Но когда за мной приходят, меня неожиданно ведут не в пыточную, а в комнату наподобие кабинета. Сказать, что я удивился, это вообще промолчать. С чего это Райн решился просто поговорить со мной?
— У меня к тебе предложение, Эрик, — с места в карьер начинает Райн, — ты отказываешься от лидерства в мою пользу, провозглашаешь меня лидером Бесстрашия, вы принимаете меня обратно, и войне конец. Как тебе мое предложение?
— Райн, что ты куришь? Это у тебя такие косяки забористые, или ты чем-то еще упоролся? — выдаю я первое, что приходит в голову на этот бред.
— Тебе не понравилось мое предложение?
— Нет. Еще вопросы?
— Ну, видишь… — тихо начинает он, — значит, я был прав! Тебе только лидерство нужно, плевать тебе на всех этих людей, погибнут сотни, тысячи человек, тебе плевать. Ты не можешь отказаться от лидерства, потому что ты упиваешься им, без своего лидерства ты ничто, и ты готов положить на этот алтарь всех, всех, всех! — последнее слово он выкрикивает, и мне вдруг кажется, что он играет на публику. Я даже оглядываюсь по сторонам, но никого кроме нас в комнате нет. — Всё, пошел вон… Встретимся завтра в пыточной.
Охуенно, и что это было-то?
— Ну уж нет, Райн, я тебе скажу все-таки кое-что. Если я откажусь от лидерства, да еще в твою пользу, в пользу человека, который убивал, мучил, держал в страхе людей двадцать лет только лишь из-за того, что у него в голове кроме жажды мести ничего нет, это будет предательство, а я не предаю своих.
— Да неужели? А когда ты пошел войной на свою же фракцию, это не было предательством?
— Не было тогда Бесстрашия, — рявкаю я, злясь на всю эту феноменальную херню, что он несет. — Или вместе с сывороткой неуязвимости тебе ввели памятьстерин? Те люди, которые откололись от нас, остались с Сэмом, никак не могут называться Бесстрашными, потому что они променяли наши принципы на призрачную возможность быть с тем, кто в моменте сильнее. Одним из которых ты и оказался…
— Заткнись! Заткни свою пасть! Ты меня вынудил так поступить, я хотел остаться там, с Бесстрашными, с ней! Ты ее бил, вытирал об нее ноги, изменял ей на каждом шагу, обзывал шлюхой, а у нее слюни до пола висели, и все почему… Потому что эта маленькая сучка предпочла унижаться всю жизнь, променяла нормального парня на психа…
— Да, ты прав Райн, она променяла психа на нормального парня, теперь я это вижу, — меня отчего-то разбирает смех от того, как сильно он выходит из себя. Надо же, носить это в себе столько лет, столько лет бороться с этим и вот, когда враг у него в руках, кто-то дергает его за поводок, не дает со мной разобраться… Эх, Райн, опять ты в очередной раз продался, вот только не по зубам тебе наши Безупречные друзья…

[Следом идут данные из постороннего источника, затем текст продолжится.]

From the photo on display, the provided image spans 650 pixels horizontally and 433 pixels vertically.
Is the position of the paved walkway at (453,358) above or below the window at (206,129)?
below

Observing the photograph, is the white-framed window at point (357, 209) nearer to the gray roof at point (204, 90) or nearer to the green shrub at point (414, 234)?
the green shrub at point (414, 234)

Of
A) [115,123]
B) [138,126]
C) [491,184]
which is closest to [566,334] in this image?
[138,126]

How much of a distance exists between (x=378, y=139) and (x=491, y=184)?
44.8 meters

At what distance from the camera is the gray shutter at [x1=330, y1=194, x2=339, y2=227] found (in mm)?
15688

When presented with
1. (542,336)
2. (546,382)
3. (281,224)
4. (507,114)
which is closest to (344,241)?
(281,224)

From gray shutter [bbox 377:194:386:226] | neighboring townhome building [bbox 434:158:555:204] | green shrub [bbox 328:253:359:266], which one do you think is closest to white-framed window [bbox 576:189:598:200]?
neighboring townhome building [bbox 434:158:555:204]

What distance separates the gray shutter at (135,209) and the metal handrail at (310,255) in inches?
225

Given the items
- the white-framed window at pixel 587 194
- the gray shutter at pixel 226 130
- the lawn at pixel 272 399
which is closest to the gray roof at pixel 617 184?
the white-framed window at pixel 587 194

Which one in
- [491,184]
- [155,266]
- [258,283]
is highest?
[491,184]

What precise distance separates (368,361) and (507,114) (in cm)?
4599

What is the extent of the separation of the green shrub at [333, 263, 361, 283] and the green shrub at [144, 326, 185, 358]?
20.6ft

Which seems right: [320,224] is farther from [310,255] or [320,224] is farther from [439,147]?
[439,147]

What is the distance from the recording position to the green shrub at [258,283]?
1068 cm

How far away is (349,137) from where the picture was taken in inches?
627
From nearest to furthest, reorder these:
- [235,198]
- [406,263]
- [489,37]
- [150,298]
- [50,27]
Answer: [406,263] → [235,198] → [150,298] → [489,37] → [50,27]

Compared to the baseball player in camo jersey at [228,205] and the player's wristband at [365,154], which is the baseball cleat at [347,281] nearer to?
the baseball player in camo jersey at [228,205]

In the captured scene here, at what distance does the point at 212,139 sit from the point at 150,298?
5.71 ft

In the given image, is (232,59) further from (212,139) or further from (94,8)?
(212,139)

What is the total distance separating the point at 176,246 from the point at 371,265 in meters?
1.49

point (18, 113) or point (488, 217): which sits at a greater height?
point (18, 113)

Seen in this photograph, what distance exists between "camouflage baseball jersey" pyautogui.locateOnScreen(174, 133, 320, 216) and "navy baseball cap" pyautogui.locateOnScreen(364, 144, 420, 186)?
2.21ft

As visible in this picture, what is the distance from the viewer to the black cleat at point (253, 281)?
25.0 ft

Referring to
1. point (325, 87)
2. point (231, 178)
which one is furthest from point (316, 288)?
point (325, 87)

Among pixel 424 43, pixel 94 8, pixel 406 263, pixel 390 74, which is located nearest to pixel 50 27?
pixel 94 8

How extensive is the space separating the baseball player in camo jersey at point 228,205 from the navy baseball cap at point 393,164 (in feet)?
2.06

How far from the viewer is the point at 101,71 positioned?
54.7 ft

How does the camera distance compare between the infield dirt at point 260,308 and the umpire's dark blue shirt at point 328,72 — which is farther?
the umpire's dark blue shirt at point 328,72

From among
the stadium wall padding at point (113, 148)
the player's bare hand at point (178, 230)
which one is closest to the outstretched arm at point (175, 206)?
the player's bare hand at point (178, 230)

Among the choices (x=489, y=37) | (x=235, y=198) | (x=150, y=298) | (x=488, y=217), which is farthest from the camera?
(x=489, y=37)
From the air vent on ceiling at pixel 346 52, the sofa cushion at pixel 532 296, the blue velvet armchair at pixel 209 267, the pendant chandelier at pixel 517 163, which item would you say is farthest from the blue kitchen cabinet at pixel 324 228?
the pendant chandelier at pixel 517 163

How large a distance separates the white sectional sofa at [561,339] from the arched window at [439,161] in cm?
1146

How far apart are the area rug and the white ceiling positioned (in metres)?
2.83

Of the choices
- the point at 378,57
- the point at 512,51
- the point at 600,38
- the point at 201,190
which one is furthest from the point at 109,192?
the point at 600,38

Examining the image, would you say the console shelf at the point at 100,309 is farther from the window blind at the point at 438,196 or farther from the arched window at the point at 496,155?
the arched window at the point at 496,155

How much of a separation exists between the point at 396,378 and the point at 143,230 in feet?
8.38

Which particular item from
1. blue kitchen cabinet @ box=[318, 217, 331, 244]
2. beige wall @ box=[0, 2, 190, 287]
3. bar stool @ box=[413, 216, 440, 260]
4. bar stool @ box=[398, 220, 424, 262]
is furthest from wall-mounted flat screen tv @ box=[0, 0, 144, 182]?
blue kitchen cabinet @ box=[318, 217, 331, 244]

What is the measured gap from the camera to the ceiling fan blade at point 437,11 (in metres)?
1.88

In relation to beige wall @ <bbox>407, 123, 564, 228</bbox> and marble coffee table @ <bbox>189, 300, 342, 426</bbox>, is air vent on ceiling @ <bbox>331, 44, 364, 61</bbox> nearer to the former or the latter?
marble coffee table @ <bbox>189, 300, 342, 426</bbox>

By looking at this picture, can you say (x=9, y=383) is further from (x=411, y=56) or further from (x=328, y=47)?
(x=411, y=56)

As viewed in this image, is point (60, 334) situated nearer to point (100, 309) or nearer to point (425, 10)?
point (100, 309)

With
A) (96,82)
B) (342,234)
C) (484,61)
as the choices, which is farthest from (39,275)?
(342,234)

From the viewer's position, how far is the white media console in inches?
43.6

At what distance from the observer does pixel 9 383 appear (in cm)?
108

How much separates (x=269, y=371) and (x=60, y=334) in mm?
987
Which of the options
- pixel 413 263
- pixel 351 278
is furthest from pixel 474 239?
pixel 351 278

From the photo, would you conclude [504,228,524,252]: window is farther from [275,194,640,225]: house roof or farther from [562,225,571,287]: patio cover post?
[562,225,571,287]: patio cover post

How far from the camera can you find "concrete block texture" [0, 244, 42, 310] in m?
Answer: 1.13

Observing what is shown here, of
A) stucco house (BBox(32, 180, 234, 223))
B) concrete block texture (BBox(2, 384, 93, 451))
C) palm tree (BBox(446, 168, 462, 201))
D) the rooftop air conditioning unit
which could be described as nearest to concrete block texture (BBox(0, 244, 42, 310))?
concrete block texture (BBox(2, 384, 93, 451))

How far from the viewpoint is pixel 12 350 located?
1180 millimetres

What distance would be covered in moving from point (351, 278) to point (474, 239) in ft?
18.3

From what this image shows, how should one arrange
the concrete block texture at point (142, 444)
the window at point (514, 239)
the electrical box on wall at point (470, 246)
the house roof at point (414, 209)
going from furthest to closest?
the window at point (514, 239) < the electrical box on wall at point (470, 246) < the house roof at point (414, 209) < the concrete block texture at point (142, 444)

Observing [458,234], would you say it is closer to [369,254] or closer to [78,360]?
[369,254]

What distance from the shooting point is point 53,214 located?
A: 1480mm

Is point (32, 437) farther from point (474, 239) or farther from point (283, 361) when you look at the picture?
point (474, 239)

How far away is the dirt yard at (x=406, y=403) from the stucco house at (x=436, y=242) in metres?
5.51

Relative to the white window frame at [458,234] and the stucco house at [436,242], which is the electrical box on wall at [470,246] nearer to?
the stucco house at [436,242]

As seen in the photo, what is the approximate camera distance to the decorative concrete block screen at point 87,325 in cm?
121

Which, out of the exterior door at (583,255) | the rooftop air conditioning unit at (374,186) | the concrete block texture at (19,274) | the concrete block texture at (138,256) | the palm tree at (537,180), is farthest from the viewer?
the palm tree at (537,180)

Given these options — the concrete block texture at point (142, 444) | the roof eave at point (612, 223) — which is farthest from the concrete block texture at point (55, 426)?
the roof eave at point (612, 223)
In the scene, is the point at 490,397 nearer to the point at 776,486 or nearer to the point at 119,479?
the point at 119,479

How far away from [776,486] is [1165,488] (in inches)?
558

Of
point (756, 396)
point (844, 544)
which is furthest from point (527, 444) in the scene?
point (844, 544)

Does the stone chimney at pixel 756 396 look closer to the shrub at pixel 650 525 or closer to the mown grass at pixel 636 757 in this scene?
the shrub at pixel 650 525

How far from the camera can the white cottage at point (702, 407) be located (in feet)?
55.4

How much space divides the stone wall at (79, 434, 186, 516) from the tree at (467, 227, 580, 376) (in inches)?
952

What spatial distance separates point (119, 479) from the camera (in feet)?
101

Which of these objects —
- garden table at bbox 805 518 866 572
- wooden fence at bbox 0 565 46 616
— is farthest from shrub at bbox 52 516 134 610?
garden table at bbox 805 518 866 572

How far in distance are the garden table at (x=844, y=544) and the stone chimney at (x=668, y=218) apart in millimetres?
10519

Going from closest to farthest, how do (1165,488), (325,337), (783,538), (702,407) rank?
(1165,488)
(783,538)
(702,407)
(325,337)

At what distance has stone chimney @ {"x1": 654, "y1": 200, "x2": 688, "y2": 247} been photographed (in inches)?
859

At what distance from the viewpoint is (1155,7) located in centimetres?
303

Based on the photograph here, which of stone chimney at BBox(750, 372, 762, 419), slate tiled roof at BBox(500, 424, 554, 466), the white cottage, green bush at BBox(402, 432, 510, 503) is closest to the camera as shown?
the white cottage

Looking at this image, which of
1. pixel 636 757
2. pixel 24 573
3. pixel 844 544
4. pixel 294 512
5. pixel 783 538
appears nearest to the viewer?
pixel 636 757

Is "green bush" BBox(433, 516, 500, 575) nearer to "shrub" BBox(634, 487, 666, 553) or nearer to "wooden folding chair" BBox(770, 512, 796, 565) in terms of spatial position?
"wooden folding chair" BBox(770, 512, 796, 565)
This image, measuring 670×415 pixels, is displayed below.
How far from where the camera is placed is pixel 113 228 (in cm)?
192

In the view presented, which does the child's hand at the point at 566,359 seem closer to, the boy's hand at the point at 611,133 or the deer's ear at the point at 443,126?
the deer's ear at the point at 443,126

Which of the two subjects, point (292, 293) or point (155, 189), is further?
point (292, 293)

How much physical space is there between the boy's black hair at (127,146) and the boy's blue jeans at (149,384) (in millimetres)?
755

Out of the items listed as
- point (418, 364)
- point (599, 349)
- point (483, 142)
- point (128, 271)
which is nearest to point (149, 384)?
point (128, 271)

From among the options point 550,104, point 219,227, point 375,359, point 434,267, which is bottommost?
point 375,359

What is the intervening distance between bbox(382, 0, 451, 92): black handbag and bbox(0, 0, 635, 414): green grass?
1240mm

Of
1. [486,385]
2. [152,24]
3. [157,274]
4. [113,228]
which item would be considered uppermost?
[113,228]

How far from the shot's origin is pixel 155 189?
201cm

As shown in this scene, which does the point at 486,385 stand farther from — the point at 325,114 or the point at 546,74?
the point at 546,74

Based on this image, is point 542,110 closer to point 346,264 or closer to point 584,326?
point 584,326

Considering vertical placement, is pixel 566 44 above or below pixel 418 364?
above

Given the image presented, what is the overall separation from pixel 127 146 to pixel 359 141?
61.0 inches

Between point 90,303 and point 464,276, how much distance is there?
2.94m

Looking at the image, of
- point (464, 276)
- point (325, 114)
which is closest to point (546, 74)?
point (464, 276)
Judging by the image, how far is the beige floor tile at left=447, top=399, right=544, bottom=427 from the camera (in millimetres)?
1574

То, что Райн связан с Безупречными, с третьей силой этой войны, мы узнали недавно и, как водится, совершенно случайно. Наша разведка наткнулась на вполне себе мирную деревню, Бесстрашные взяли ее под охрану, а потом поняли, что в этой деревне происходят странные вещи, людей то больше, то меньше… Выяснилось, что в там был перевалочный пункт этих людей — Безупречных. Кто они, откуда, мы не знаем. Патрульные захватили одного, но он, немного поговорив с нами, исчез. Потом, посмотрев камеры с допроса, мы увидели, что он просто ввел всех присутствующих в транс. И ушел. Вот так просто… Мы для них примитивные, они нас совершенно не боятся, у них есть самые новейшие технологии, и теперь понятно, откуда у Райна это все. Они ему помогают, вот только мы так и не поняли почему.
Лидер Недовольных едва заметно дёргается при упоминании третьей стороны, глаза под маской стягиваются в тонкую линию.
— Хорошо, что ты никогда не выйдешь отсюда Эванс. И унесешь все, что знаешь, с собой в могилу.
— Передай своим хозяевам, что нам про них многое известно. И мы не оставим попыток их найти. Чтобы нас остановить, мало убить меня, вам придется убить всех Бесстрашных, а пока ты будешь бегать за каждым, мы уже сможем их достать, поверь мне.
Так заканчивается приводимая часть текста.